Historians usually say the Industrial Revolution began around the mid‑1700s (often dated to about 1760) and ran through the early to mid‑1800s, with a later “second” phase into the early 20th century.

Quick Scoop

Core dates in one line

  • First Industrial Revolution: roughly 1760–1830, starting in Great Britain.
  • Second Industrial Revolution: roughly mid‑1800s to early 1900s, spreading across Europe, North America, and Japan.

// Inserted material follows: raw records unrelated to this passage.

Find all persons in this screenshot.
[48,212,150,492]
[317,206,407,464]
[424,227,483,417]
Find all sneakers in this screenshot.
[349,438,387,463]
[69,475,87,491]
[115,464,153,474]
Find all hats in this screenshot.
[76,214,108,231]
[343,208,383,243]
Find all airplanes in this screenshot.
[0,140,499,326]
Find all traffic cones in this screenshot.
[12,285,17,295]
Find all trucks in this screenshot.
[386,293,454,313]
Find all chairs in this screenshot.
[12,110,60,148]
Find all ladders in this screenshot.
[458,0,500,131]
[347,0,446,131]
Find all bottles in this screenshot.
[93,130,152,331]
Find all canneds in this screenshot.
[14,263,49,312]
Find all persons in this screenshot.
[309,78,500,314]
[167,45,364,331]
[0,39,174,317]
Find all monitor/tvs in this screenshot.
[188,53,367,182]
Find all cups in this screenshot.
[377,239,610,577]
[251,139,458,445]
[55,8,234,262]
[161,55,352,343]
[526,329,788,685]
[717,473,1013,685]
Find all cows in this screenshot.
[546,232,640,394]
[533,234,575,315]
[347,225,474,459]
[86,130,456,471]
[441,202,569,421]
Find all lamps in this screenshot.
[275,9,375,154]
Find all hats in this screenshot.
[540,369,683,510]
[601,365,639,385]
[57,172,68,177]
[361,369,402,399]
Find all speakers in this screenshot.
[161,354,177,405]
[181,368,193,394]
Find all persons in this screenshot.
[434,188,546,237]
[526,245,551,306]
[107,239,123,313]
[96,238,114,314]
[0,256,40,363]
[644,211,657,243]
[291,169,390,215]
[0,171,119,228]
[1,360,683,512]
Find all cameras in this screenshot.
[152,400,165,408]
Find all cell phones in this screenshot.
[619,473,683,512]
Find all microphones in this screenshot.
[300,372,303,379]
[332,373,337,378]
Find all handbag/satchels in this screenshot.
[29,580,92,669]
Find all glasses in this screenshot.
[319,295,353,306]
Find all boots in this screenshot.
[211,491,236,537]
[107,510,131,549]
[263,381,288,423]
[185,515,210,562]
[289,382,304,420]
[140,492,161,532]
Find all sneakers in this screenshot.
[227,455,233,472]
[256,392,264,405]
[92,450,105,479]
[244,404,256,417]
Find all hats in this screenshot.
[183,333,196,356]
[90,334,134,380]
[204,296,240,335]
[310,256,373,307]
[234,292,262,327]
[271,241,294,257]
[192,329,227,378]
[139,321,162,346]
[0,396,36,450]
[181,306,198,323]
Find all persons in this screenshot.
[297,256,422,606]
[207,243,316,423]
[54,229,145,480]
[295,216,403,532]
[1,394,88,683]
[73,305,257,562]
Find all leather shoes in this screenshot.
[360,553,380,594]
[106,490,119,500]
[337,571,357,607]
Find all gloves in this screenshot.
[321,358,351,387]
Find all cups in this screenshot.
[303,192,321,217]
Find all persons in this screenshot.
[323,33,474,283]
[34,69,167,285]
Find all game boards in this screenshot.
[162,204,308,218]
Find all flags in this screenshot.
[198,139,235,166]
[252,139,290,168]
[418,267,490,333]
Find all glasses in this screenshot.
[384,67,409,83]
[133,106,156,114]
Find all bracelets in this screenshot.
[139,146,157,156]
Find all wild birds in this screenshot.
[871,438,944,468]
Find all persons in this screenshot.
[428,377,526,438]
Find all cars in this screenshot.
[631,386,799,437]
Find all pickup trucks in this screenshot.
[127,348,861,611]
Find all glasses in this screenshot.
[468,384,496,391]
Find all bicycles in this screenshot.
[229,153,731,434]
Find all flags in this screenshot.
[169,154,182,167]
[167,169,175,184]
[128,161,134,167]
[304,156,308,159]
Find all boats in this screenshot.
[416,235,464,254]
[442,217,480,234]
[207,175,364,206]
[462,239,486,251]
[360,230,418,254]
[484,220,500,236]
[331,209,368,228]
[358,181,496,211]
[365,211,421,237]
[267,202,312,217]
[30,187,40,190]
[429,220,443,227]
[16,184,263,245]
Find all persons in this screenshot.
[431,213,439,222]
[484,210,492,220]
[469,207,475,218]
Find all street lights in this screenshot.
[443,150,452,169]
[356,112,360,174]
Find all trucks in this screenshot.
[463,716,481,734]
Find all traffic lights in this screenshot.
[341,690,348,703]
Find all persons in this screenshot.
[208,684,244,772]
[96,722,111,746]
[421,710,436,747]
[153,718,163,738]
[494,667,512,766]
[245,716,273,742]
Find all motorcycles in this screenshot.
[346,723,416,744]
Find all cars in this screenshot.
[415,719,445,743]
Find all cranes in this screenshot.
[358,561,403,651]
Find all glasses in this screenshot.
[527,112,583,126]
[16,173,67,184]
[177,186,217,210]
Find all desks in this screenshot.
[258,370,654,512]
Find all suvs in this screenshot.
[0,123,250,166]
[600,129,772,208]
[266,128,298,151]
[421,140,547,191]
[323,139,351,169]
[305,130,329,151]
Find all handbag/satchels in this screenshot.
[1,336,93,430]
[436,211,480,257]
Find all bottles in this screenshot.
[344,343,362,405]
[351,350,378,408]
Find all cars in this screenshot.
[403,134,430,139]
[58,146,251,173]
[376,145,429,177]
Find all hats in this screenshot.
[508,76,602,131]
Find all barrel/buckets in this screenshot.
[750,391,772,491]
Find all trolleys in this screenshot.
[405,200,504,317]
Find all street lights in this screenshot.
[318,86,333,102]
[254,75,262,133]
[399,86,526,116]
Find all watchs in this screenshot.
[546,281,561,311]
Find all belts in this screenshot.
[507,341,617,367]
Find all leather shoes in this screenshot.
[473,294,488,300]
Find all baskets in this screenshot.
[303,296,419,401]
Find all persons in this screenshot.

What “when was it?” actually means

People ask “when was the Industrial Revolution?” but it was not a single year or event; it was a long transition from handcraft and farming to machine‑based industry. Most textbooks simplify it to “late 18th to 19th century,” with Britain as the starting point before it spread globally.

Mini timeline snapshot

  • 18th century: Industrial changes start in Britain, especially textiles and steam power.
  • Around 1760s: Often used as the symbolic “start,” with machines like the spinning jenny and improved steam engines.
  • By about 1830s: First phase stabilizes; railways, factories, and urban industrial life are well established in Britain.
  • Mid‑1800s–early 1900s: Second Industrial Revolution adds steel, electricity, chemicals, and mass production, and spreads widely beyond Britain.

If you just need a quick fact for homework or a forum post, you can safely say:
“The Industrial Revolution ran roughly from the mid‑1700s (around 1760) to the mid‑1800s, with a second phase into the early 1900s.”

Information gathered from public forums or data available on the internet and portrayed here.